Seth M. Harris Has Been Charged in $3.7 Million Bank Fraud Scheme

CHICAGO—The owner of a Chicago-based residential property development company was charged yesterday with defrauding the State Bank of Countryside of approximately $3.7 million in connection with loans for the development of property in the West Lincoln Park neighborhood in Chicago. Seth M. Harris, 38, of Chicago, was charged in a single-count information filed in U.S. District Court, Patrick J. Fitzgerald, United States Attorney for the Northern District of Illinois, and Robert Grant, Special Agent-in-Charge of the Federal Bureau of Investigation in Chicago, announced.

Harris was the owner of SMH Development, LLC, of Chicago, a residential property development company which specialized in the construction of single-family homes, primarily in the Lincoln Park neighborhood of Chicago.

According to the information, from approximately December 2007 to January 2009, Harris schemed to fraudulently obtain land and construction loans from the State Bank of Countryside, located in Countryside, Illinois. Harris allegedly sought and obtained loans totaling approximately $1,979,068 to acquire properties at 1701 and 1703 N. Dayton Street, Chicago, Illinois in part by making misrepresentations concerning Harris’s and SMH Development’s equity in real properties and their amount of debt. Specifically, Harris provided a personal financial statement to State Bank of Countryside in which he falsely represented that he and SMH Development held an ownership interest in a Deerfield, Illinois, property and were beginning construction on the Deerfield property as well as at the Dayton properties. Harris further made false verbal representations to a representative of State Bank of Countryside concerning SMH Development’s ownership of the Deerfield property as well as the amount of monthly rental income received from another property.

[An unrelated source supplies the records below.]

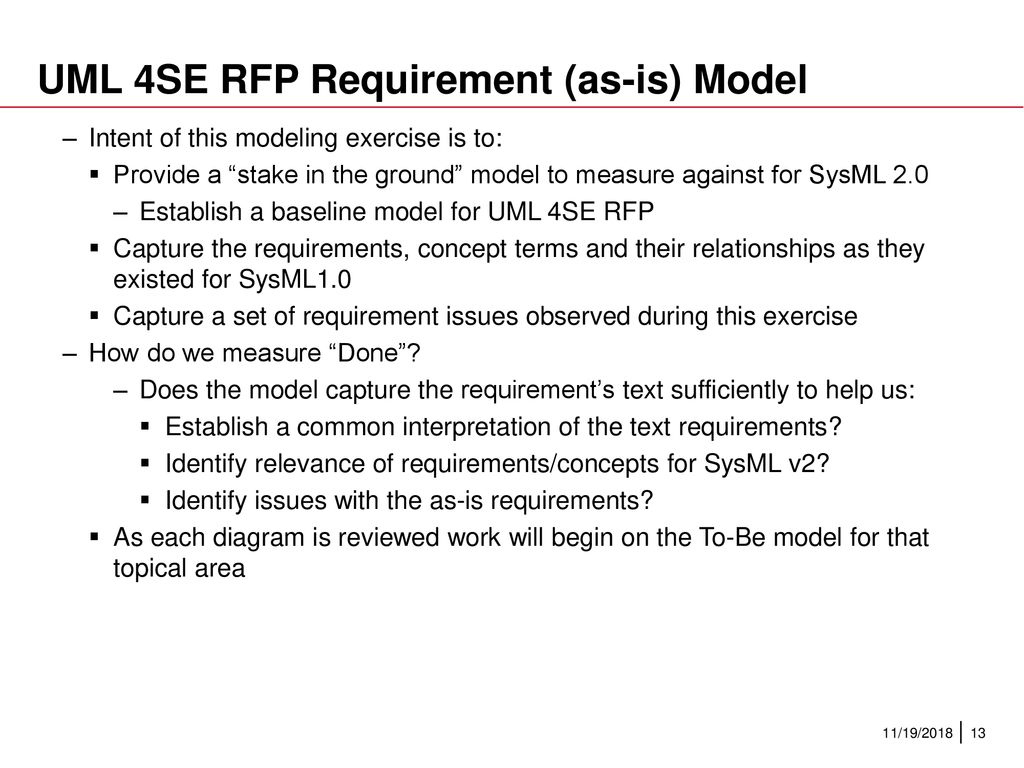 UML 4SE RFP Requirement (as-is) Model

– Intent of this modeling exercise is to:
▪ Provide a “stake in the ground” model to measure against for SysML 2.0
– Establish a baseline model for UML 4SE RFP
▪ Capture the requirements, concept terms and their relationships as they existed for SysML1.0
▪ Capture a set of requirement issues observed during this exercise
– How do we measure “Done”?
– Does the model capture the requirement’s text sufficiently to help us:
▪ Establish a common interpretation of the text requirements?
▪ Identify relevance of requirements/concepts for SysML v2?
▪ Identify issues with the as-is requirements?
▪ As each diagram is reviewed work will begin on the To-Be model for that topical area

11/19/2018 | 13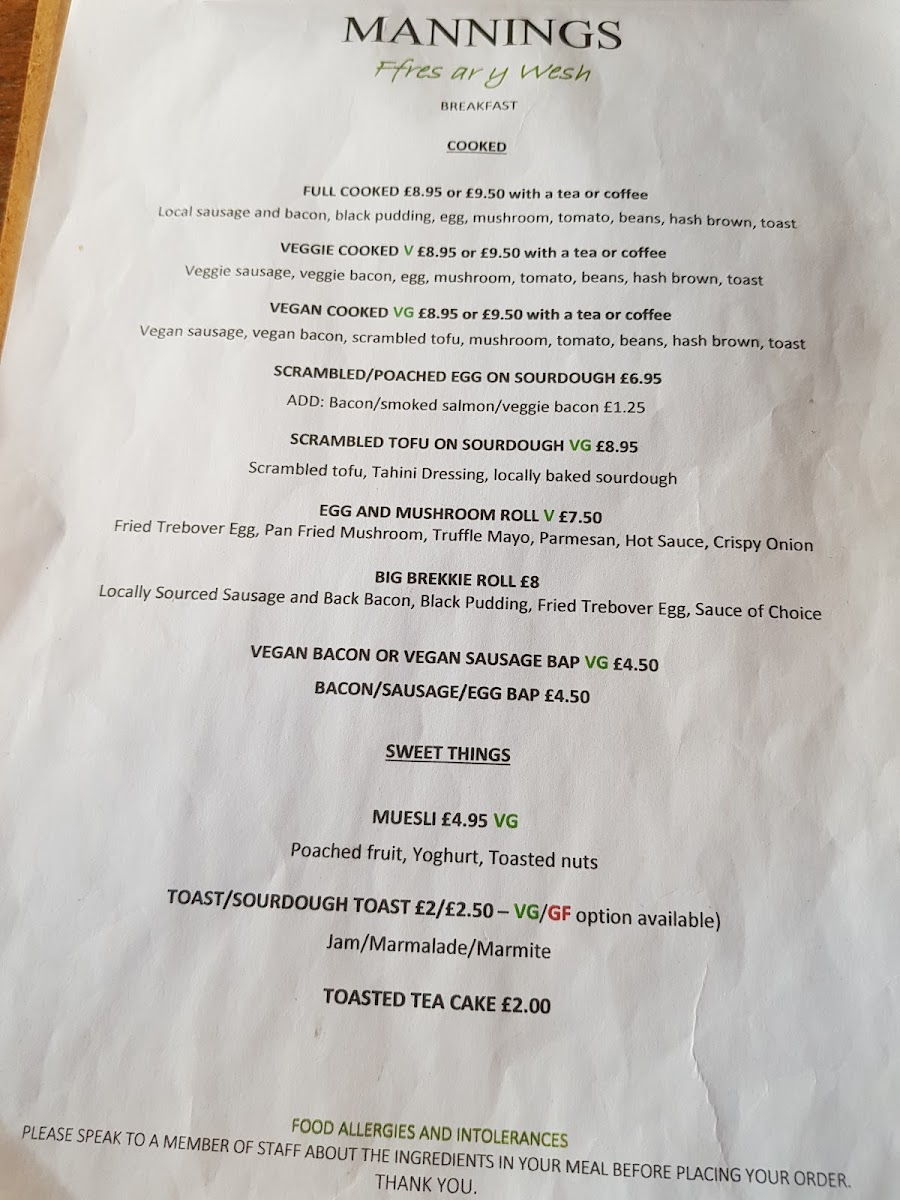 MANNINGS
Ffres ar y Wesh
BREAKFAST

COOKED

FULL COOKED £8.95 or £9.50 with a tea or coffee
Local sausage and bacon, black pudding, egg, mushroom, tomato, beans, hash brown, toast

VEGGIE COOKED V £8.95 or £9.50 with a tea or coffee
Veggie sausage, veggie bacon, egg, mushroom, tomato, beans, hash brown, toast

VEGAN COOKED VG £8.95 or £9.50 with a tea or coffee
Vegan sausage, vegan bacon, scrambled tofu, mushroom, tomato, beans, hash brown, toast

SCRAMBLED/POACHED EGG ON SOURDOUGH £6.95
ADD: Bacon/smoked salmon/veggie bacon £1.25

SCRAMBLED TOFU ON SOURDOUGH VG £8.95
Scrambled tofu, Tahini Dressing, locally baked sourdough

EGG AND MUSHROOM ROLL V £7.50
Fried Trebover Egg, Pan Fried Mushroom, Truffle Mayo, Parmesan, Hot Sauce, Crispy Onion

BIG BREKKIE ROLL £8
Locally Sourced Sausage and Back Bacon, Black Pudding, Fried Trebover Egg, Sauce of Choice

VEGAN BACON OR VEGAN SAUSAGE BAP VG £4.50
BACON/SAUSAGE/EGG BAP £4.50

SWEET THINGS

MUESLI £4.95 VG
Poached fruit, Yoghurt, Toasted nuts

TOAST/SOURDOUGH TOAST £2/£2.50 – VG/GF option available)
Jam/Marmalade/Marmite

TOASTED TEA CAKE £2.00

FOOD ALLERGIES AND INTOLERANCES
PLEASE SPEAK TO A MEMBER OF STAFF ABOUT THE INGREDIENTS IN YOUR MEAL BEFORE PLACING YOUR ORDER.
THANK YOU.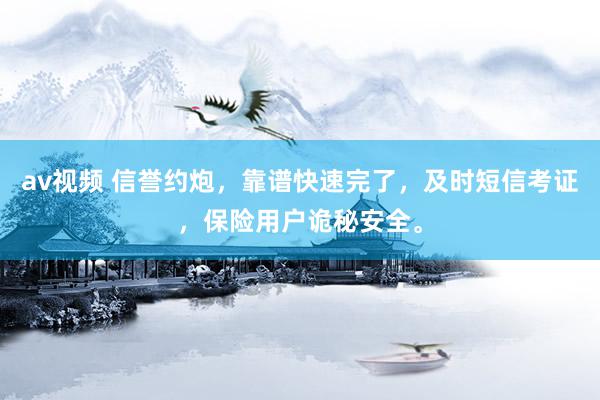 av视频 信誉约炮，靠谱快速完了，及时短信考证，保险用户诡秘安全。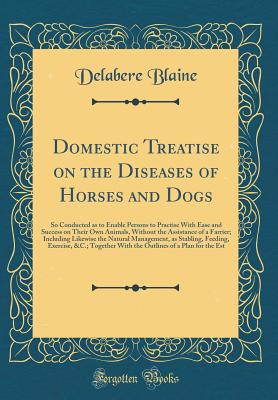 Delabere Blaine

Domestic Treatise on the Diseases of Horses and Dogs

So Conducted as to Enable Persons to Practise With Ease and Success on Their Own Animals, Without the Assistance of a Farrier; Including Likewise the Natural Management, as Stabling, Feeding, Exercise, &C.; Together With the Outlines of a Plan for the Est

Forgotten Books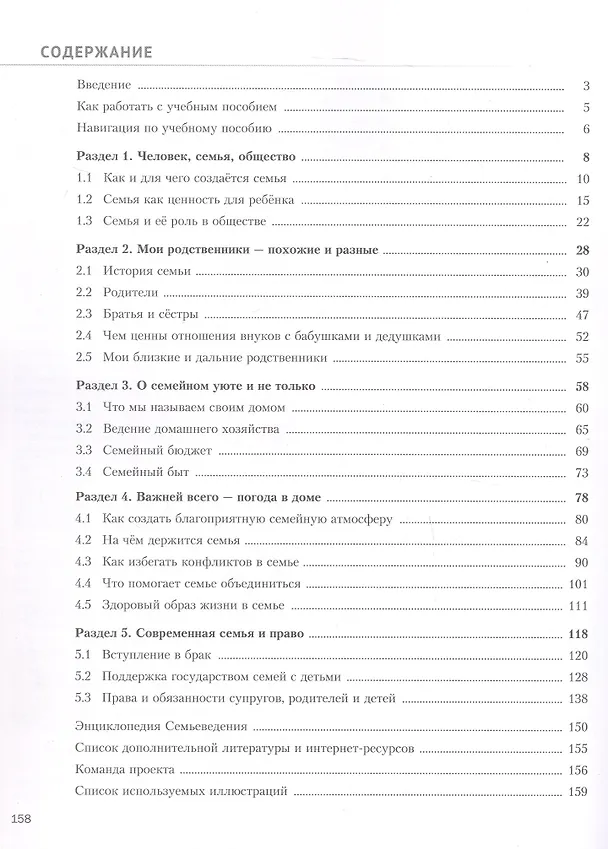 СОДЕРЖАНИЕ

Введение 3

Как работать с учебным пособием 5

Навигация по учебному пособию 6

Раздел 1. Человек, семья, общество 8

1.1 Как и для чего создаётся семья 10

1.2 Семья как ценность для ребёнка 15

1.3 Семья и её роль в обществе 22

Раздел 2. Мои родственники — похожие и разные 28

2.1 История семьи 30

2.2 Родители 39

2.3 Братья и сёстры 47

2.4 Чем ценны отношения внуков с бабушками и дедушками 52

2.5 Мои близкие и дальние родственники 55

Раздел 3. О семейном уюте и не только 58

3.1 Что мы называем своим домом 60

3.2 Ведение домашнего хозяйства 65

3.3 Семейный бюджет 69

3.4 Семейный быт 73

Раздел 4. Важней всего — погода в доме 78

4.1 Как создать благоприятную семейную атмосферу 80

4.2 На чём держится семья 84

4.3 Как избегать конфликтов в семье 90

4.4 Что помогает семье объединиться 101

4.5 Здоровый образ жизни в семье 111

Раздел 5. Современная семья и право 118

5.1 Вступление в брак 120

5.2 Поддержка государством семей с детьми 128

5.3 Права и обязанности супругов, родителей и детей 138

Энциклопедия Семьеведения 150

Список дополнительной литературы и интернет-ресурсов 155

Команда проекта 156

Список используемых иллюстраций 159

158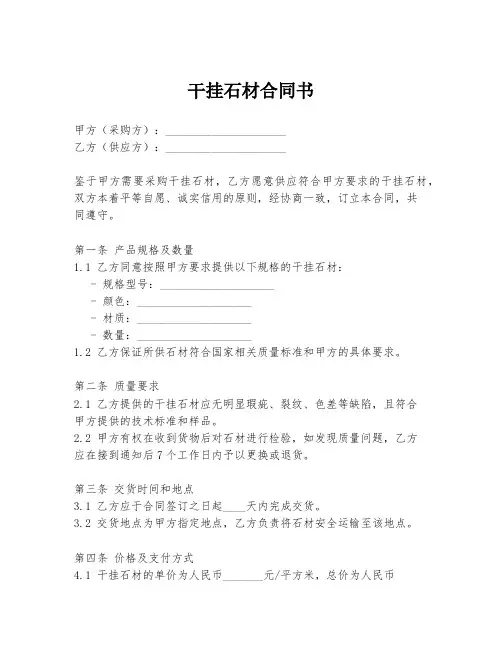 干挂石材合同书

甲方（采购方）：____________________

乙方（供应方）：____________________

鉴于甲方需要采购干挂石材，乙方愿意供应符合甲方要求的干挂石材，双方本着平等自愿、诚实信用的原则，经协商一致，订立本合同，共同遵守。

第一条 产品规格及数量

1.1 乙方同意按照甲方要求提供以下规格的干挂石材：

- 规格型号：____________________

- 颜色：____________________

- 材质：____________________

- 数量：____________________

1.2 乙方保证所供石材符合国家相关质量标准和甲方的具体要求。

第二条 质量要求

2.1 乙方提供的干挂石材应无明显瑕疵、裂纹、色差等缺陷，且符合甲方提供的技术标准和样品。

2.2 甲方有权在收到货物后对石材进行检验，如发现质量问题，乙方应在接到通知后7个工作日内予以更换或退货。

第三条 交货时间和地点

3.1 乙方应于合同签订之日起____天内完成交货。

3.2 交货地点为甲方指定地点，乙方负责将石材安全运输至该地点。

第四条 价格及支付方式

4.1 干挂石材的单价为人民币_______元/平方米，总价为人民币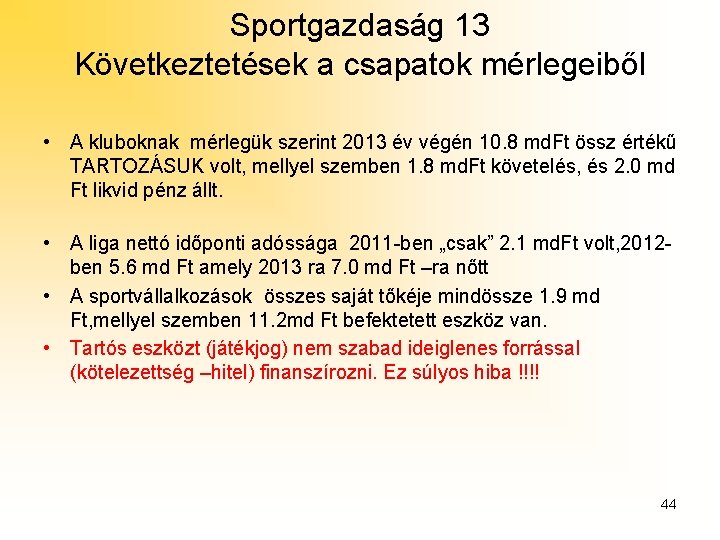 Sportgazdaság 13
Következtetések a csapatok mérlegeiből

• A kluboknak mérlegük szerint 2013 év végén 10.8 mdFt össz értékű TARTOZÁSUK volt, mellyel szemben 1.8 mdFt követelés, és 2.0 md Ft likvid pénz állt.

• A liga nettó időponti adóssága 2011-ben „csak” 2.1 mdFt volt,2012-ben 5.6 md Ft amely 2013 ra 7.0 md Ft –ra nőtt

• A sportvállalkozások összes saját tőkéje mindössze 1.9 md Ft,mellyel szemben 11.2md Ft befektetett eszköz van.

• Tartós eszközt (játékjog) nem szabad ideiglenes forrással (kötelezettség –hitel) finanszírozni. Ez súlyos hiba !!!!

44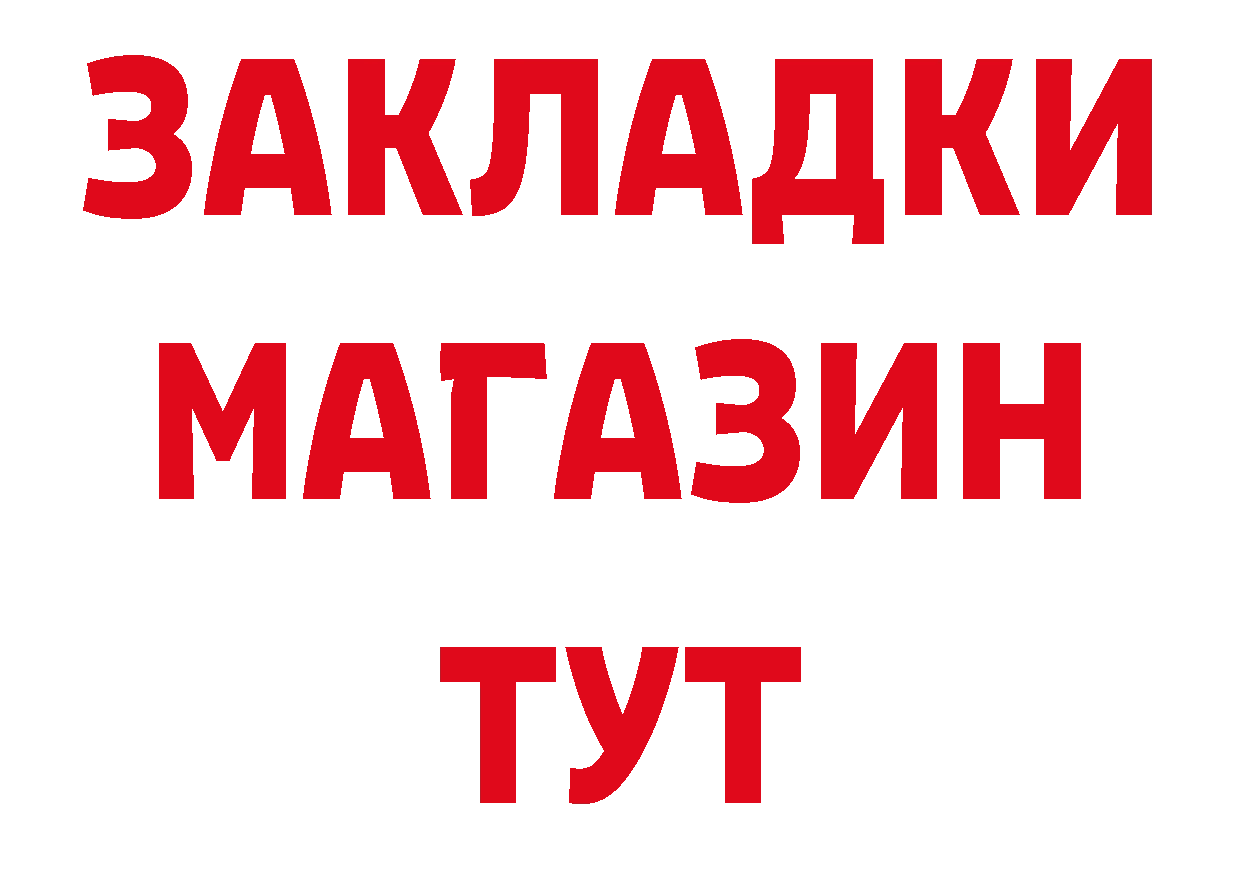 ЗАКЛАДКИ
МАГАЗИН
ТУТ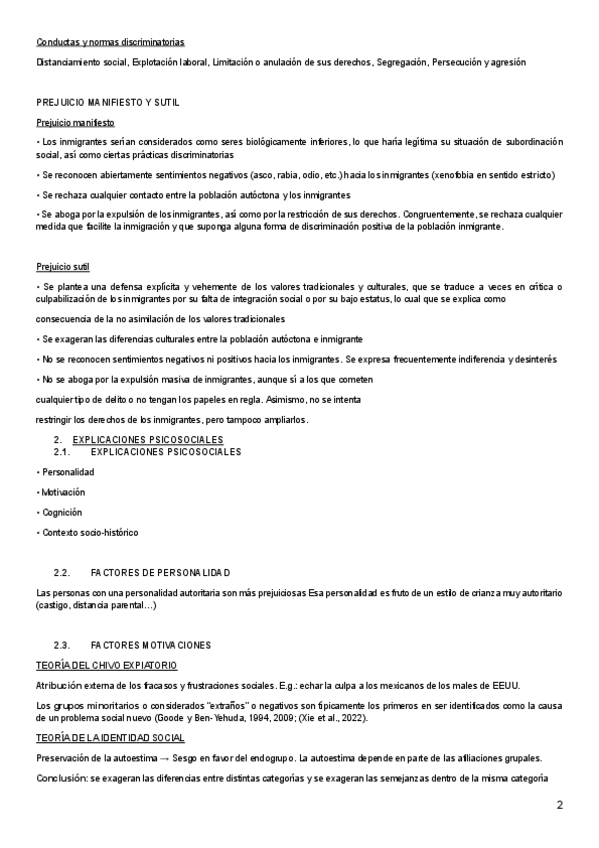 Conductas y normas discriminatorias

Distanciamiento social, Explotación laboral, Limitación o anulación de sus derechos, Segregación, Persecución y agresión

PREJUICIO MANIFIESTO Y SUTIL

Prejuicio manifiesto

• Los inmigrantes serían considerados como seres biológicamente inferiores, lo que haría legítima su situación de subordinación social, así como ciertas prácticas discriminatorias

• Se reconocen abiertamente sentimientos negativos (asco, rabia, odio, etc.) hacia los inmigrantes (xenofobia en sentido estricto)

• Se rechaza cualquier contacto entre la población autóctona y los inmigrantes

• Se aboga por la expulsión de los inmigrantes, así como por la restricción de sus derechos. Congruentemente, se rechaza cualquier medida que facilite la inmigración y que suponga alguna forma de discriminación positiva de la población inmigrante.

Prejuicio sutil

• Se plantea una defensa explícita y vehemente de los valores tradicionales y culturales, que se traduce a veces en crítica o culpabilización de los inmigrantes por su falta de integración social o por su bajo estatus, lo cual que se explica como

consecuencia de la no asimilación de los valores tradicionales

• Se exageran las diferencias culturales entre la población autóctona e inmigrante

• No se reconocen sentimientos negativos ni positivos hacia los inmigrantes. Se expresa frecuentemente indiferencia y desinterés

• No se aboga por la expulsión masiva de inmigrantes, aunque sí a los que cometen

cualquier tipo de delito o no tengan los papeles en regla. Asimismo, no se intenta

restringir los derechos de los inmigrantes, pero tampoco ampliarlos.

2. EXPLICACIONES PSICOSOCIALES
2.1. EXPLICACIONES PSICOSOCIALES

• Personalidad

• Motivación

• Cognición

• Contexto socio-histórico

2.2. FACTORES DE PERSONALIDAD

Las personas con una personalidad autoritaria son más prejuiciosas Esa personalidad es fruto de un estilo de crianza muy autoritario (castigo, distancia parental…)

2.3. FACTORES MOTIVACIONES

TEORÍA DEL CHIVO EXPIATORIO

Atribución externa de los fracasos y frustraciones sociales. E.g.: echar la culpa a los mexicanos de los males de EEUU.

Los grupos minoritarios o considerados "extraños" o negativos son típicamente los primeros en ser identificados como la causa de un problema social nuevo (Goode y Ben-Yehuda, 1994, 2009; (Xie et al., 2022).

TEORÍA DE LA IDENTIDAD SOCIAL

Preservación de la autoestima → Sesgo en favor del endogrupo. La autoestima depende en parte de las afiliaciones grupales.

Conclusión: se exageran las diferencias entre distintas categorías y se exageran las semejanzas dentro de la misma categoría

2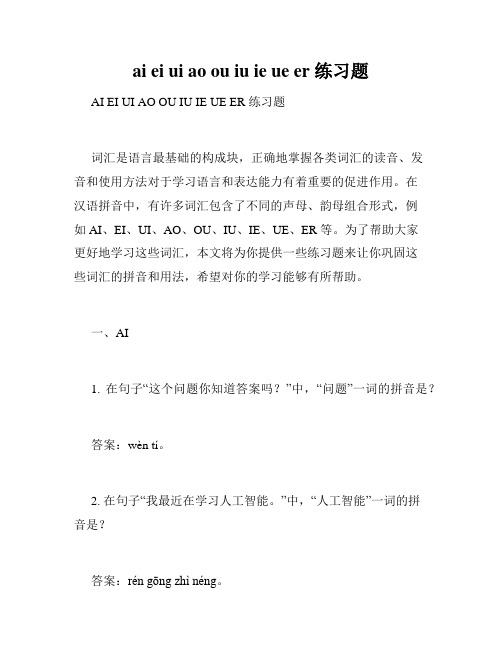 ai ei ui ao ou iu ie ue er 练习题

AI EI UI AO OU IU IE UE ER 练习题

词汇是语言最基础的构成块，正确地掌握各类词汇的读音、发音和使用方法对于学习语言和表达能力有着重要的促进作用。在汉语拼音中，有许多词汇包含了不同的声母、韵母组合形式，例如 AI、EI、UI、AO、OU、IU、IE、UE、ER 等。为了帮助大家更好地学习这些词汇，本文将为你提供一些练习题来让你巩固这些词汇的拼音和用法，希望对你的学习能够有所帮助。

一、AI

1. 在句子“这个问题你知道答案吗？”中，“问题”一词的拼音是？

答案：wèn tí。

2. 在句子“我最近在学习人工智能。”中，“人工智能”一词的拼音是？

答案：rén gōng zhì néng。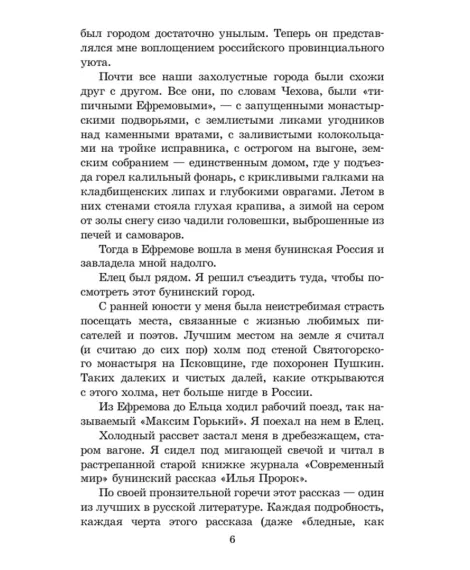 был городом достаточно унылым. Теперь он представлялся мне воплощением российского провинциального уюта.

Почти все наши захолустные города были схожи друг с другом. Все они, по словам Чехова, были «типичными Ефремовыми», — с запущенными монастырскими подворьями, с землистыми ликами угодников над каменными вратами, с заливистыми колокольцами на тройке исправника, с острогом на выгоне, земским собранием — единственным домом, где у подъезда горел калильный фонарь, с крикливыми галками на кладбищенских липах и глубокими оврагами. Летом в них стенами стояла глухая крапива, а зимой на сером от золы снегу сизо чадили головешки, выброшенные из печей и самоваров.

Тогда в Ефремове вошла в меня бунинская Россия и завладела мной надолго.

Елец был рядом. Я решил съездить туда, чтобы посмотреть этот бунинский город.

С ранней юности у меня была неистребимая страсть посещать места, связанные с жизнью любимых писателей и поэтов. Лучшим местом на земле я считал (и считаю до сих пор) холм под стеной Святогорского монастыря на Псковщине, где похоронен Пушкин. Таких далеких и чистых далей, какие открываются с этого холма, нет больше нигде в России.

Из Ефремова до Ельца ходил рабочий поезд, так называемый «Максим Горький». Я поехал на нем в Елец.

Холодный рассвет застал меня в дребезжащем, старом вагоне. Я сидел под мигающей свечой и читал в растрепанной старой книжке журнала «Современный мир» бунинский рассказ «Илья Пророк».

По своей пронзительной горечи этот рассказ — один из лучших в русской литературе. Каждая подробность, каждая черта этого рассказа (даже «бледные, как

6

According to the information, Harris later sought and obtained construction loans, totaling approximately $3,746,000, to build single-family residences on the Dayton properties. In order to obtain the construction loans, Harris falsely represented to the State Bank of Countryside that the residence to be built at 1703 N. Dayton was already under contract, forging a signature on a false contract purporting to memorialize the sale of that property. Harris allegedly provided the State Bank of Countryside with the forged contract and a copy of a $500,000 escrow check that falsely purported to show a deposit for the purchaser of the 1703 N. Dayton home.

The information further alleges that, in order to draw funds from the construction loans, Harris submitted to the State Bank of Countryside forged waiver of lien forms, which contained false notarized subcontractors’ signatures and which falsely purported to show that Harris had already made payments to these subcontractors.

Harris allegedly used proceeds of the scheme for his personal benefit and caused the State Bank of Countryside to incur a loss of approximately $3,693,738.

Harris will be ordered to appear for arraignment at a later date in the United States District Court.

The government is being represented by Assistant United States Attorney Felicia Manno Alesia.

If convicted, a bank fraud conviction is a felony and carries maximum penalties of 30 years in prison and a fine of up to $1,000,000, or twice the gross gain or gross loss resulting from the offense. In addition, the information includes a forfeiture allegation to recover from Harris the proceeds of his scheme, estimated at $3,693,738. The Court, however, would determine the appropriate sentence to be imposed under the advisory United States Sentencing Guidelines.

The public is reminded that an information contains only charges and is not evidence of guilt. The defendant is presumed innocent and is entitled to a fair trial at which the government has the burden of proving guilt beyond a reasonable doubt.